## Directions for this task
Which lines in the listing below contain the string "TRAPPIST"? Find them and copy each one out in full.
====
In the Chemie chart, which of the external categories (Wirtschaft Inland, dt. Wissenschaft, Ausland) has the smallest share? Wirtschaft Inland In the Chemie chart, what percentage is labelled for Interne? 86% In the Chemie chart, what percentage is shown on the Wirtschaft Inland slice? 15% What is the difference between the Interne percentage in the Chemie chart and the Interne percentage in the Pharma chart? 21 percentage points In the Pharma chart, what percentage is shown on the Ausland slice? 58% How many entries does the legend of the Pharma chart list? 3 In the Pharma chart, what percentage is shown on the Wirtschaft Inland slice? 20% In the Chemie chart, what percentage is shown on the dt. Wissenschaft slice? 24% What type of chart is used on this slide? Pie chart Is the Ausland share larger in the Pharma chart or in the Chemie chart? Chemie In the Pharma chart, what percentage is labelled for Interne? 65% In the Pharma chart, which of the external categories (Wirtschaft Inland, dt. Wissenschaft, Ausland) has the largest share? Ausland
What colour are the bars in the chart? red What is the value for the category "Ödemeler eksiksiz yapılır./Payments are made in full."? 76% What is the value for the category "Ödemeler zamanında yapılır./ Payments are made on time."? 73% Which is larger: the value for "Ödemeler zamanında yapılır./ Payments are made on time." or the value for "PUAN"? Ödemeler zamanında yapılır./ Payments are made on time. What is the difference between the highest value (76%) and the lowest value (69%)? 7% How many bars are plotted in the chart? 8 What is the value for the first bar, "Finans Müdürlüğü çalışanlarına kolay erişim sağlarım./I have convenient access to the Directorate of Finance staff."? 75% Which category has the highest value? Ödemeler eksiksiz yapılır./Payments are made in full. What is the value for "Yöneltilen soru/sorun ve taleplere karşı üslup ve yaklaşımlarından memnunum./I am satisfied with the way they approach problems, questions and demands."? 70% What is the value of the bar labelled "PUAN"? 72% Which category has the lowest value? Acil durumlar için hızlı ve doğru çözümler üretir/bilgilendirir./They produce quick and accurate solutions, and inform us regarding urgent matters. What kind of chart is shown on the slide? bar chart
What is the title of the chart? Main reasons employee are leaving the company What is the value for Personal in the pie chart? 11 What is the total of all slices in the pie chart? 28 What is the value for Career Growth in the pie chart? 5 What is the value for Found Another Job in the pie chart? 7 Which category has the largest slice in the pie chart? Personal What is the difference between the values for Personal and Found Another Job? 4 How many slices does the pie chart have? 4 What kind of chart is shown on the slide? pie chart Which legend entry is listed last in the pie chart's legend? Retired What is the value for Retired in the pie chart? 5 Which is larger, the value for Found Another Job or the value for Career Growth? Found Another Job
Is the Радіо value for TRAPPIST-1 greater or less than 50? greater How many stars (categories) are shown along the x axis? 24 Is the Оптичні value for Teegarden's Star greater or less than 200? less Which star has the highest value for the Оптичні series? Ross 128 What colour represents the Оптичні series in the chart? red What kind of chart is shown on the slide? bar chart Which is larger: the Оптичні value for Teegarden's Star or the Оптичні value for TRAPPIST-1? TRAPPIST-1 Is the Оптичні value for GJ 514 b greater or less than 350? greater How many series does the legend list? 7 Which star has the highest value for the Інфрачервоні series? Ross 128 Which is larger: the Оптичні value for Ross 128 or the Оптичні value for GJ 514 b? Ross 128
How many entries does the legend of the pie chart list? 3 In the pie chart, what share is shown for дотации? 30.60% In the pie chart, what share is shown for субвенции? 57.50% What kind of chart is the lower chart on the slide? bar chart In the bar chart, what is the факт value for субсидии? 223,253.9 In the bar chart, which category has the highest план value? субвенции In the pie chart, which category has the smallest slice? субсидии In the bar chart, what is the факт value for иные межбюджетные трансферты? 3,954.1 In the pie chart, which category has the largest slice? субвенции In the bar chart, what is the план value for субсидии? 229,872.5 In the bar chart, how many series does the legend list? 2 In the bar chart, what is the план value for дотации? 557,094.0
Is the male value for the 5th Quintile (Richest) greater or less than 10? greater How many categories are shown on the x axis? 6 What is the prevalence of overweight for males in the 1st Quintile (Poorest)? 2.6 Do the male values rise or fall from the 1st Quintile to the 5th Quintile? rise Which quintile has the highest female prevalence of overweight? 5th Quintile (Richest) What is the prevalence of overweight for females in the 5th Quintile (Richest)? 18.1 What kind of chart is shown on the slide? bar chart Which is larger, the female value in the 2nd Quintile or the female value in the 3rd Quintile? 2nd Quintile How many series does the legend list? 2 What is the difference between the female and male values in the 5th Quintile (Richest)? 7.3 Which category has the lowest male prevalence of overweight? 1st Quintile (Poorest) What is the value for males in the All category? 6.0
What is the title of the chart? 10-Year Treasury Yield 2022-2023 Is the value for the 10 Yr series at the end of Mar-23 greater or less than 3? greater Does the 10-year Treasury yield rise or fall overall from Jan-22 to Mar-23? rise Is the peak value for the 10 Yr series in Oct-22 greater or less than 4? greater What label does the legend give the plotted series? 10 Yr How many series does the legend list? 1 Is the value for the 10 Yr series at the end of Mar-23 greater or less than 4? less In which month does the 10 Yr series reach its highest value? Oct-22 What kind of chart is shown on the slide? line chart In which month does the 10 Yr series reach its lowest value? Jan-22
====
## Exercise solution
Is the Радіо value for TRAPPIST-1 greater or less than 50? greater How many stars (categories) are shown along the x axis? 24 Is the Оптичні value for Teegarden's Star greater or less than 200? less Which star has the highest value for the Оптичні series? Ross 128 What colour represents the Оптичні series in the chart? red What kind of chart is shown on the slide? bar chart Which is larger: the Оптичні value for Teegarden's Star or the Оптичні value for TRAPPIST-1? TRAPPIST-1 Is the Оптичні value for GJ 514 b greater or less than 350? greater How many series does the legend list? 7 Which star has the highest value for the Інфрачервоні series? Ross 128 Which is larger: the Оптичні value for Ross 128 or the Оптичні value for GJ 514 b? Ross 128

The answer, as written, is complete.